- Document extract:
===

The last element to stopping the run out of the spread is what we call "close the gap". As the defensive end (DE) on the play side is being engaged by the defender "setting the edge" and while the middle rusher is "mirroring the runner" and engaging the other blocker then the unblocked defender which is the backside DE must "close the gap" (Figure 1)

Figure 1

The defender who is unblocked and chasing the play is being taught to work in tandem with the other two players. He can not overrun when chasing the running back so as to insure the RB can not reverse field. He is to chase the runner funneling him into the edge and mirror defenders. In Figure 1, when the RB realizes he can't jump outside or run between the boundary defender (LDE) and the mirror defender (LB) he will be forced to slow his momentum and cut back. At the moment the RB drops his hips and pivots to cut back he is at his most vulnerable position because he has no leverage when changing direction and having lost speed. The chasing defender then attacks the outside leg of the defender with a form tackle.

The position of the DE pre-snap is crucial to the success of either setting the edge or chasing the defender. In Figure 2, both DE have set up at a distance further away from the ball. You often see players do this if they feel as thought they can not get outside fast enough to set the edge. The problem is this means they have further to go when chasing the runner when the play sweeps away from their side. They are usually unable to close the gap as a result.

Figure 2

Coaching tip: When you have slower players at DE the faster of the two always should line up on the wide side of the field. Coach your DEs to play either side of the ball.

===

- Recorded information:
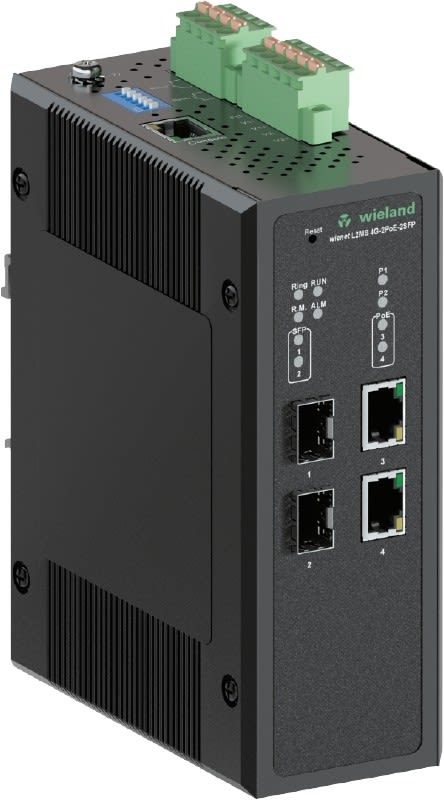 Wieland - Switch ethernet manageable gigabit à 4 ports dont 2 slots sfp et 2 ports poe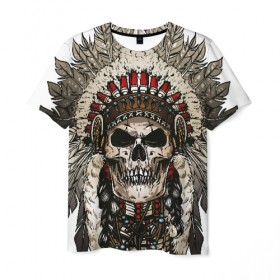 Мужская футболка 3D с принтом Leader of indian skeletons в Санкт-Петербурге, 100% полиэфир | прямой крой, круглый вырез горловины, длина до линии бедер | indian | skeleton | skull | иднейский | индеец | перья | скелет | череп | этника | этнический
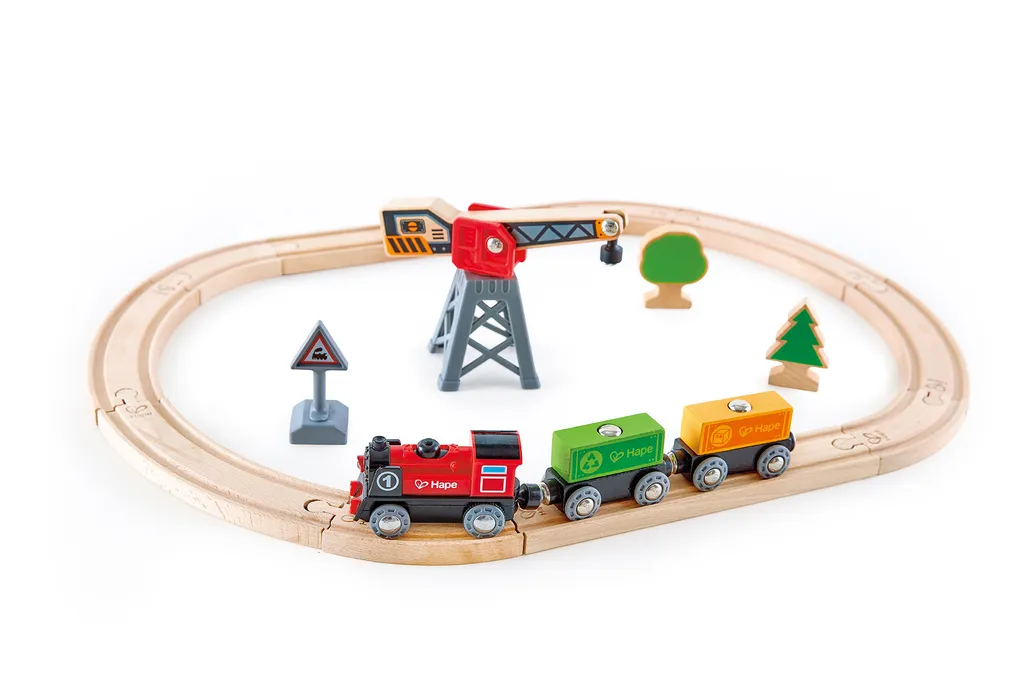Circuit de Train en Bois Livraison de Fret Cercle Hape pour Enfants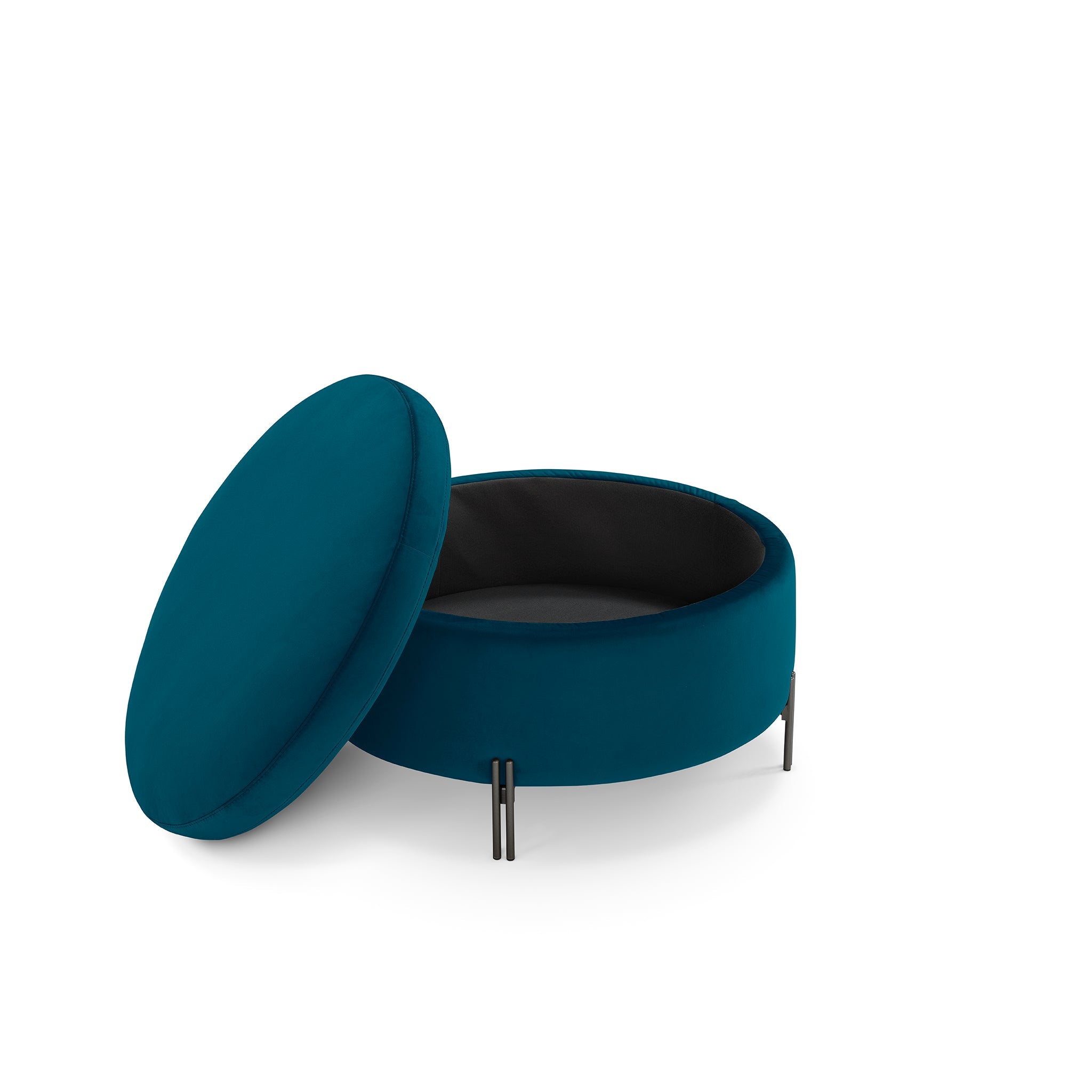 Pouf rangement rond Made in Italy en velours pétrole avec pieds en métal Peglia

===

- Problems to solve:
- a) Please repeat, word for word, the stretch of the excerpt on closing the gap from "The position of" through "of the ball.".
- b) Write what comes next in the excerpt on closing the gap, picking up after its last sentence.
The data above was gathered from a separate source.

- Per-task answers:
- a)
The position of the DE pre-snap is crucial to the success of either setting the edge or chasing the defender. In Figure 2, both DE have set up at a distance further away from the ball. You often see players do this if they feel as thought they can not get outside fast enough to set the edge. The problem is this means they have further to go when chasing the runner when the play sweeps away from their side. They are usually unable to close the gap as a result.

Figure 2

Coaching tip: When you have slower players at DE the faster of the two always should line up on the wide side of the field. Coach your DEs to play either side of the ball.

- b)
It is important the chasing DE also does not over pursue the RB. In Figure 3, the chasing DE sees the RB make a move to get outside the DE setting the edge and makes the crucial mistake of trying to jump around the mirror back to meet the back at the sideline. The LDE will do his job and take away this option and the result will be the RB reversing his field to a now vacated spot as the chasing DE is out of position.

Figure 3

Coaching Tip: You must instill a belief that everyone will do their job. The players must understand WHY they are being asked to not make a tackle first and instead play a positional assignment. When there is a breakdown in the process. Stop and walk through the breakdown in assignment.

The proper relationship for the chaser is to be behind the runner so as to insure there is not an immediate cutback and to be within about 5 yards when the RB drops his hips to reverse field. Each player has to determine for themselves as to how best to pursue the RB. Faster players will be able to close running deeper into the backfield whereas slower players will need to be closer to the LOS.